Raw data.
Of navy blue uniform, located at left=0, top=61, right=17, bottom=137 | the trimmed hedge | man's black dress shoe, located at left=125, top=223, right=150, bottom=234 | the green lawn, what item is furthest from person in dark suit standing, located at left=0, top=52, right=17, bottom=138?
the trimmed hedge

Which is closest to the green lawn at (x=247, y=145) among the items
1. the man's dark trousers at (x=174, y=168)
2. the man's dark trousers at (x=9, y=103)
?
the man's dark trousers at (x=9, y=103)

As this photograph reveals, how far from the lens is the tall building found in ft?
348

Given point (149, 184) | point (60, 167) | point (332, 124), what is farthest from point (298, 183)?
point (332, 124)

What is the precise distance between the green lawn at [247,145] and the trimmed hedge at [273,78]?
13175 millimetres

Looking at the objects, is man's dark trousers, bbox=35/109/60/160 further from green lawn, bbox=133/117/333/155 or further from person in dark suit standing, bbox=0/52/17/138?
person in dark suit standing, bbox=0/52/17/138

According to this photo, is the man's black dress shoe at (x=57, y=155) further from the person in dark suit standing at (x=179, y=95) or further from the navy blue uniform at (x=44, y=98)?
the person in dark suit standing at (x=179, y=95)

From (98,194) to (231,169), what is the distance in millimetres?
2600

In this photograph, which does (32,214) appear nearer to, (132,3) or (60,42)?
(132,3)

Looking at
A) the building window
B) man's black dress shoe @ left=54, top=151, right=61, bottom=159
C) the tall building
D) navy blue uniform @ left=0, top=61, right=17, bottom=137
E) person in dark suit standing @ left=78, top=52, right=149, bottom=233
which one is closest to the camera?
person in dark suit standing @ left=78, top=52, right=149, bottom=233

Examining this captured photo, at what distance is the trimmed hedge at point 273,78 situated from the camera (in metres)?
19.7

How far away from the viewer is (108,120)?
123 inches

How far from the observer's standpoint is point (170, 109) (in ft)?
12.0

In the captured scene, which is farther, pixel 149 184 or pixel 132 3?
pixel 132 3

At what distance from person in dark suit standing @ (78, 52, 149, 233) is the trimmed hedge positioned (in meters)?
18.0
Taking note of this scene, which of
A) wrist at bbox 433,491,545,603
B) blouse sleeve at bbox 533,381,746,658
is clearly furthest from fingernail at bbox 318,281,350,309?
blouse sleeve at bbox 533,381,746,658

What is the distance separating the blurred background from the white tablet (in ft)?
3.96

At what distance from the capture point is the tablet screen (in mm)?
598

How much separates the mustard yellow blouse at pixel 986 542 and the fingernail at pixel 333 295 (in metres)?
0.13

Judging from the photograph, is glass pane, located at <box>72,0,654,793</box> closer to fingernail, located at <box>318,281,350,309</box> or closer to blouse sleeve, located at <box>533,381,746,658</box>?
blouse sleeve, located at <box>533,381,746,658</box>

Directions.
Can you return every line of the material above without changing anything?

Exercise response.
Of navy blue uniform, located at left=0, top=61, right=17, bottom=137 | the trimmed hedge | man's black dress shoe, located at left=125, top=223, right=150, bottom=234 | the green lawn, what item is furthest from person in dark suit standing, located at left=0, top=52, right=17, bottom=138?
the trimmed hedge

Which is closest to the green lawn at (x=247, y=145) among the items
1. the man's dark trousers at (x=174, y=168)
2. the man's dark trousers at (x=9, y=103)
?
the man's dark trousers at (x=9, y=103)

As this photograph reveals, how far from the lens is the tall building found in ft?
348

Given point (149, 184) | point (60, 167) | point (332, 124), what is farthest from point (298, 183)?
point (332, 124)

What is the precise distance between the green lawn at [247,145] and the trimmed hedge at [273,78]?
13175 millimetres

Looking at the objects, is man's dark trousers, bbox=35/109/60/160 further from green lawn, bbox=133/117/333/155 or further from person in dark suit standing, bbox=0/52/17/138?
person in dark suit standing, bbox=0/52/17/138

According to this photo, is the man's black dress shoe at (x=57, y=155) further from the person in dark suit standing at (x=179, y=95) or further from the navy blue uniform at (x=44, y=98)?
the person in dark suit standing at (x=179, y=95)

From (98,194) to (231,169), what is the distance in millimetres?
2600

In this photograph, which does (32,214) appear nearer to, (132,3) or (60,42)?
(132,3)

Looking at
A) the building window
B) man's black dress shoe @ left=54, top=151, right=61, bottom=159
C) the tall building
D) navy blue uniform @ left=0, top=61, right=17, bottom=137
E) person in dark suit standing @ left=78, top=52, right=149, bottom=233
which one is closest to the camera?
person in dark suit standing @ left=78, top=52, right=149, bottom=233

Examining this captured photo, at what distance is the trimmed hedge at point 273,78 situated from the camera (in metres)?
19.7

How far away from the viewer is (108,120)?
123 inches

How far from the observer's standpoint is point (170, 109) (in ft)?
12.0

In the captured scene, which is farther, pixel 149 184 or pixel 132 3?
pixel 132 3

At what distance from person in dark suit standing @ (78, 52, 149, 233) is the trimmed hedge positioned (in meters)?
18.0
Taking note of this scene, which of
A) wrist at bbox 433,491,545,603
B) blouse sleeve at bbox 533,381,746,658
is clearly furthest from fingernail at bbox 318,281,350,309?
blouse sleeve at bbox 533,381,746,658

What is the distance separating the blurred background from the white tablet (in ft)?
3.96

At what distance from the capture point is the tablet screen (in mm)?
598

How much separates the mustard yellow blouse at pixel 986 542 and the fingernail at pixel 333 295 (in metres)?
0.13

Judging from the photograph, is glass pane, located at <box>72,0,654,793</box> closer to fingernail, located at <box>318,281,350,309</box> or closer to blouse sleeve, located at <box>533,381,746,658</box>?
blouse sleeve, located at <box>533,381,746,658</box>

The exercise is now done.